For years, scientists have known that aging begins in the smallest units of life: cells. But what turns this cellular decline into a whole-body unraveling has been harder to explain.
Now, a team of researchers in South Korea says it has found one of the clearest answers yet. The researchers at Korea University’s College of Medicine report that a single molecule — called reduced High Mobility Group Box 1, or ReHMGB1 — can act like a courier for aging, carrying “senescence signals” from cell to cell through the bloodstream.
“This study reveals that aging signals are not confined to individual cells but can be systemically transmitted via the blood, with ReHMGB1 acting as a key driver,” said Ok Hee Jeon, the study’s senior author.
A Molecular Messenger of Decline
Cells that stop dividing are known as senescent cells. Although they no longer contribute to normal tissue function, these cells are not dead. They enter this limbo state when they’ve experienced too much stress or damage — say, from DNA mutations, oxidative stress, or simply old age.
At first, senescence is protective. It’s the body’s way of quarantining damaged cells so they don’t turn cancerous. But over time, these cells release a cocktail of inflammatory chemicals, growth factors, and enzymes collectively called the senescence-associated secretory phenotype, or SASP. These substances can damage nearby healthy cells, triggering them to age prematurely.
Until now, scientists have only been able to observe this so-called “paracrine” effect locally, within a patch of tissue. The Korean team discovered that ReHMGB1, a specific chemical form of the HMGB1 protein, can move those signals far beyond their point of origin.

▬▬▬▬▬▬

* _Tasks and exercises_
a - Answer these questions from the text on aging signals in the blood, one line each:
(i) At which university's college of medicine do the researchers work?
(ii) What is the full name of the mix of chemicals that senescent cells release?
(iii) Who is the study's senior author?
b - Translate this sentence from the text on aging signals in the blood into Spanish: "Cells that stop dividing are known as senescent cells."
c - Go on with the text on aging signals in the blood from its last sentence.

* _Supplied information_

▬▬▬▬▬▬

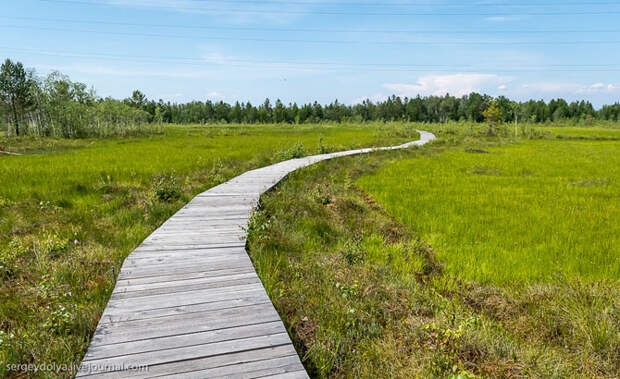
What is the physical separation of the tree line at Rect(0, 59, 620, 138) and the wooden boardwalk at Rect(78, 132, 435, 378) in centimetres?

▬▬▬▬▬▬

* _Answers provided_
a -
(i) Korea University
(ii) The senescence-associated secretory phenotype (SASP)
(iii) Ok Hee Jeon

b - Las células que dejan de dividirse se conocen como células senescentes.

c -
HMGB1 has several chemical states, but the researchers found that only its reduced form, ReHMGB1, was capable of triggering senescence in cells far from where it was released. The oxidized form, OxHMGB1, had no such effect.
In lab experiments, adding ReHMGB1 to cultures of human fibroblasts, kidney epithelial cells, or skeletal muscle cells rapidly caused them to show hallmarks of senescence. These include stopping cell division, activating genes such as p16 and p21, and producing inflammatory factors like interleukin-6.
The team then moved to mice. Young animals given injections of ReHMGB1 showed elevated senescence markers in muscles, liver, and other tissues, along with reduced muscle performance. In older mice, ReHMGB1 levels in the blood were naturally higher than in younger ones.
Blocking the Signal of Aging
The next step was to see if blocking ReHMGB1 could slow or reverse this process. In middle-aged mice with muscle injuries, the researchers administered antibodies that neutralized HMGB1. Compared with untreated controls, these mice showed fewer senescent cells in muscle tissue. They also showed stronger muscle regeneration and improved grip strength and endurance.
The experiments also pinpointed how ReHMGB1 works: it binds to a receptor called RAGE, which then triggers inflammatory signaling pathways — JAK/STAT and NF-κB — that reinforce senescence and inflammation. They found that blocking either the receptor or the signaling pathway reduced the damage.
So, where does this leave us? The findings hint at a possible therapy to slow the systemic spread of aging. However, the leap from mouse models to human medicine is considerable. ReHMGB1 is unstable in the bloodstream and difficult to target precisely. Any treatment would need to be safe enough to block harmful forms of HMGB1 without interfering with the protein’s normal, essential roles.
Still, the study adds weight to an emerging view of aging: it is not just wear and tear, but a coordinated process driven by signals that travel through the body. If scientists can interrupt those signals, they might be able to slow the clock — not just in one organ, but everywhere at once.
The findings were reported in the journal Metabolism.